Constraining the total aerosol indirect effect in the LMDZ and ECHAM4 GCMs using MODIS satellite data J. Quaas1,3, O. Boucher2,3, and U. Lohmann4 1Max Planck Institute for Meteorology, Hamburg, Germany 2Laboratoire d’Optique Atmosphérique, CNRS/Université des Sciences et Technologies de Lille, Villeneuve d’Ascq, France 3Hadley Centre, Met Office, Exeter, UK 4Institute for Atmospheric and Climate Science, ETH Zurich, Switzerland
Abstract. Aerosol indirect effects are considered to be the most uncertain yet
important anthropogenic forcing of climate change. The goal of the present
study is to reduce this uncertainty by constraining two different general
circulation models (LMDZ and ECHAM4) with satellite data. We build a
statistical relationship between cloud droplet number concentration and the
optical depth of the fine aerosol mode as a measure of the aerosol indirect
effect using MODerate Resolution Imaging Spectroradiometer (MODIS) satellite
data, and constrain the model parameterizations to match this relationship.

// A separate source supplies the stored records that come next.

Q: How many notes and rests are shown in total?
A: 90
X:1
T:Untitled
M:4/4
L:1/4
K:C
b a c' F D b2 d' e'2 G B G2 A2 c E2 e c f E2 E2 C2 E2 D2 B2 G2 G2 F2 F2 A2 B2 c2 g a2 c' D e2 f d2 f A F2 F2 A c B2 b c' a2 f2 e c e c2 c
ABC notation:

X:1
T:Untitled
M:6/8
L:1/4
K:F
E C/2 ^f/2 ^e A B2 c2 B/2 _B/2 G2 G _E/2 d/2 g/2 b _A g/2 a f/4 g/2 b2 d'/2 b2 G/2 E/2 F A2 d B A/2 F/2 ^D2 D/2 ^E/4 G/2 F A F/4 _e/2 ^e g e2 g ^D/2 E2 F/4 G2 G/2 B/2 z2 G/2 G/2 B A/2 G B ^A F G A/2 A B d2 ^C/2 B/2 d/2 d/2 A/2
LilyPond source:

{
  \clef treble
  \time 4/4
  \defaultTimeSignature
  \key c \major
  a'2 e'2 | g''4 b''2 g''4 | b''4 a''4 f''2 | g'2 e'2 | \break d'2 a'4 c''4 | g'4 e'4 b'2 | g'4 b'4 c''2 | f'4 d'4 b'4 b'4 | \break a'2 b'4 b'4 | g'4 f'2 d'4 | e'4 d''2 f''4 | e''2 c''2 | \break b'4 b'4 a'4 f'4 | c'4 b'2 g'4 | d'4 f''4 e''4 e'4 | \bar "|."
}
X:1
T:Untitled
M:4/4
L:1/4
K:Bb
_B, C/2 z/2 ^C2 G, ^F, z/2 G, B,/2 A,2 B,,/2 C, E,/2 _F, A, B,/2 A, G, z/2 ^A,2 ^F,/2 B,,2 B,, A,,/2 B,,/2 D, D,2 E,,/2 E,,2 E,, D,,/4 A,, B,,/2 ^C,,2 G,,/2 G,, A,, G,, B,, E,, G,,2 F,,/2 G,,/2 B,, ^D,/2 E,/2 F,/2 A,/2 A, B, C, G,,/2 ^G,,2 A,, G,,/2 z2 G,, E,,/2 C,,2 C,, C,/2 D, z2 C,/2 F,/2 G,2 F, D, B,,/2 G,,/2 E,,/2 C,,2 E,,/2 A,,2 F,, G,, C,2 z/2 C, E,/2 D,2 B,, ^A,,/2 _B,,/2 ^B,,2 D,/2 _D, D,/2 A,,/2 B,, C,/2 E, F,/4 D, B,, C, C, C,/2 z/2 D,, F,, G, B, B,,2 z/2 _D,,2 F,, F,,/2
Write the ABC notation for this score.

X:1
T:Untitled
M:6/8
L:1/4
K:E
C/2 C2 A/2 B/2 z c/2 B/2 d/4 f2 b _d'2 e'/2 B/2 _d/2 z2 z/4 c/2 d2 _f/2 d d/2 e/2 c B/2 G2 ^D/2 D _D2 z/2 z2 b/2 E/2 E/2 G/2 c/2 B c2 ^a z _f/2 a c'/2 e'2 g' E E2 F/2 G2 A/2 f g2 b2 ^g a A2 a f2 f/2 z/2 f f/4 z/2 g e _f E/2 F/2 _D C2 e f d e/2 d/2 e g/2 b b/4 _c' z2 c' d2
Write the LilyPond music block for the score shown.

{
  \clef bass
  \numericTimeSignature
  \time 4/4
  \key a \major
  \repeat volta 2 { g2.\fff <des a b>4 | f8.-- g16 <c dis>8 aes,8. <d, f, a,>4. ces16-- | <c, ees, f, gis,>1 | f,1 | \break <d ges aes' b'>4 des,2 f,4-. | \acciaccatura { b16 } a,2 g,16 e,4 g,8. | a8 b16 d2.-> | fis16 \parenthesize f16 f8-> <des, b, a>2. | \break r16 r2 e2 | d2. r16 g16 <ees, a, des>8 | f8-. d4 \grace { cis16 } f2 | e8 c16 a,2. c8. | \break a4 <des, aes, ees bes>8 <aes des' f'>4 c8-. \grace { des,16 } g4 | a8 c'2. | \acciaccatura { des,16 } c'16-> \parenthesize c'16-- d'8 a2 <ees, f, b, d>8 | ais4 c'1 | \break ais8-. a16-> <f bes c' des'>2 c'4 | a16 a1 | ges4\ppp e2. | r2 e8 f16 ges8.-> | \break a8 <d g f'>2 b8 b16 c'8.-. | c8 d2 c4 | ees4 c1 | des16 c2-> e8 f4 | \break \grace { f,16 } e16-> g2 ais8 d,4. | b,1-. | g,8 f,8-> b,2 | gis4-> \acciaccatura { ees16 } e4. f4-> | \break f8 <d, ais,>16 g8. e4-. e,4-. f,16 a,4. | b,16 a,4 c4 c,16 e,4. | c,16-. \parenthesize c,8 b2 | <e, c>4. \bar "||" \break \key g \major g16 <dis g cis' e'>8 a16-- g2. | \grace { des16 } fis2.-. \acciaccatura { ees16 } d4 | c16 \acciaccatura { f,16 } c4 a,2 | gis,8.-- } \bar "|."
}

We include here "empirical" formulations for the cloud albedo effect as
well as parameterizations of the cloud lifetime effect. When fitting the
model parameterizations to the satellite data, consistently in both models,
the radiative forcing by the combined aerosol indirect effect is reduced
considerably, down to
−0.5 and −0.3 Wm−2, for LMDZ and ECHAM4, respectively.
Citation: Quaas, J., Boucher, O., and Lohmann, U.: Constraining the total aerosol indirect effect in the LMDZ and ECHAM4 GCMs using MODIS satellite data, Atmos. Chem. Phys., 6, 947-955, doi:10.5194/acp-6-947-2006, 2006.